Indian Air Force Dhruv Chopper Crashes, 7 Dead

An HAL Dhruv advanced light helicopters of the Indian Air Force crashed this afternoon in the northern state of Uttar Pradesh, killing both pilots (a Wing Commander and Squadron Leader) and the five other ranks on board. The chopper took off from the IAF’s Bareilly air base at 3.53pm, crashing a little over an hour later following a may-day call. Today’s crash is the seventh crash of the type across users.

21 thoughts on “Indian Air Force Dhruv Chopper Crashes, 7 Dead”

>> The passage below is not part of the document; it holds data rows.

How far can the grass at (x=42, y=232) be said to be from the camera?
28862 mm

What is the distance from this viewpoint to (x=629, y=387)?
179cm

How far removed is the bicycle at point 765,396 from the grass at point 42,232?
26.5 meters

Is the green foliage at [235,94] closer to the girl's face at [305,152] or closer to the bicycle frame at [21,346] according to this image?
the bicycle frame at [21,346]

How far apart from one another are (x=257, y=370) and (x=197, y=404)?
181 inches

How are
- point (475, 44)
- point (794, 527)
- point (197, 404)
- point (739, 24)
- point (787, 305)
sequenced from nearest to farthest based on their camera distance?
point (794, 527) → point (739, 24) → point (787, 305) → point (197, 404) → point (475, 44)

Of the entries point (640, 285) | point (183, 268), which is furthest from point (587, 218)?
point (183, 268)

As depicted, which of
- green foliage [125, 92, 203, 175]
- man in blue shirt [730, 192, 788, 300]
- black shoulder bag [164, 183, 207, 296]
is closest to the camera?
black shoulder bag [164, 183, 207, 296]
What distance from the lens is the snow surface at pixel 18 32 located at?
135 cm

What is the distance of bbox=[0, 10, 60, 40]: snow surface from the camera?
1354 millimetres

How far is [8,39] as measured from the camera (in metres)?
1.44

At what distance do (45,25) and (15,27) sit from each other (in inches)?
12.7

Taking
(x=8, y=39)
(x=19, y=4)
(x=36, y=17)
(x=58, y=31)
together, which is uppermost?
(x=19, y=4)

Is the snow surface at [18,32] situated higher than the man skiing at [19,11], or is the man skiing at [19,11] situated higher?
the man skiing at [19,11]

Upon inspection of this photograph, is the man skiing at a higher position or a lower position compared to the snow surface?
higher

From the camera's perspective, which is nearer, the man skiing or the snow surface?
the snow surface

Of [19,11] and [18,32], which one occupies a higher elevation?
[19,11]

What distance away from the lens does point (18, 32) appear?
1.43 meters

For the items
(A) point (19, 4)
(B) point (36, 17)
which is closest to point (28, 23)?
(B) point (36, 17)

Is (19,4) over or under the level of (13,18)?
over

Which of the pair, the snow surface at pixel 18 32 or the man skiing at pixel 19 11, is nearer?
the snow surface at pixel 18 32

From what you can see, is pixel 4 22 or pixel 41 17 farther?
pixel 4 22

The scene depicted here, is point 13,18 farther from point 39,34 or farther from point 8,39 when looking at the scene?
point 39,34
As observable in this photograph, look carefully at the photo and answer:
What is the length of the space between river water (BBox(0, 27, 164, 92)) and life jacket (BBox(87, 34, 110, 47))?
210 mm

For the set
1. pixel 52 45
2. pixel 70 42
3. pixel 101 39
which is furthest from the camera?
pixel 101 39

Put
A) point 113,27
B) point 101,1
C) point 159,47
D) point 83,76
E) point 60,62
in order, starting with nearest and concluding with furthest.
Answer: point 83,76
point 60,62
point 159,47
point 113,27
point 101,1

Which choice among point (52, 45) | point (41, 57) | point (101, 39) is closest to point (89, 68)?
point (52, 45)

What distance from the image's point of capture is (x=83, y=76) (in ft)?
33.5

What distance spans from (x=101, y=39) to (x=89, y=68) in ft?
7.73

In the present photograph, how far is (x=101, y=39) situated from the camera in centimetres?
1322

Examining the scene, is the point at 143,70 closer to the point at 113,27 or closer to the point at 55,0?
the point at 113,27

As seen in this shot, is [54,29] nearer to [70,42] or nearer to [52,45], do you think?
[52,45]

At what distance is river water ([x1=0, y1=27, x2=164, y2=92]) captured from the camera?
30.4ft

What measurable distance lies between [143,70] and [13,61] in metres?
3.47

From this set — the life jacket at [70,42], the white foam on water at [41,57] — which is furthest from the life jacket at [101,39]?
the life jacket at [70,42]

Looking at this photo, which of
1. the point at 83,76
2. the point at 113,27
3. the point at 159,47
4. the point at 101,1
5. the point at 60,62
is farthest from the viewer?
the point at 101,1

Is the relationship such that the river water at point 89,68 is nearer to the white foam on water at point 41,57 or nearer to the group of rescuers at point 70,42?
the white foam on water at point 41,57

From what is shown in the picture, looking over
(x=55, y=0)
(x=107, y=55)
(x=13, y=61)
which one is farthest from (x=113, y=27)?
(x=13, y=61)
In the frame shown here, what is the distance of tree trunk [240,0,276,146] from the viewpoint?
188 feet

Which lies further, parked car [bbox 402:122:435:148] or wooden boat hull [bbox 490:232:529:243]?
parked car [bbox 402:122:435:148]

  1. US armed force biggest forces in this world and they have better safty record than us, even pakstian has better safty record than us. We have not professional tech men and pilots, and I am sure in near future I will read another c130, c17, mki, migs and helicopters.

  2. "Anonymous said…

    Crashed 1hour AFTER the mayday call… Why did it take so long for help to arrive?"

    It crashed one hour after the take off, not one hour after the MAY DAY call. Please read carefully.

  3. Dhruv is underpowered. Not suitable for flying in himalayas. Drdo is just pushing half done projects to the forces. MI 17 is far more reliable. There have been a few emergency landings but no crashes.

  4. IAF crashes one thing or the other every week. Hope they maintain this record at least and not make it a daily affair. But choppers ferrying politicians hardly crashes.

  5. One of my colleague whos husband seems to be floor manager in HAL manufacturing unit told me 'Nobody in HAL gives a damm if the aircraft is manufactured defective its not their lives in jeopardy … !'

  6. Something fishy here . Personal opinion is that sabotage cannot be rules out. The machine simply falls out of the sky and all crash safety proof tech touted in this machine also collapses. No survivor can also mean an explosion .

    We still need the Dhruv for our forces and the mantra is – lage raho . A new management or an audit may be answer.

  7. Please declare DRDO as institutions of excellence, so that they don't have to bear the burden of 50 % substandard manpower. The quality and productivity will zoom to European standards.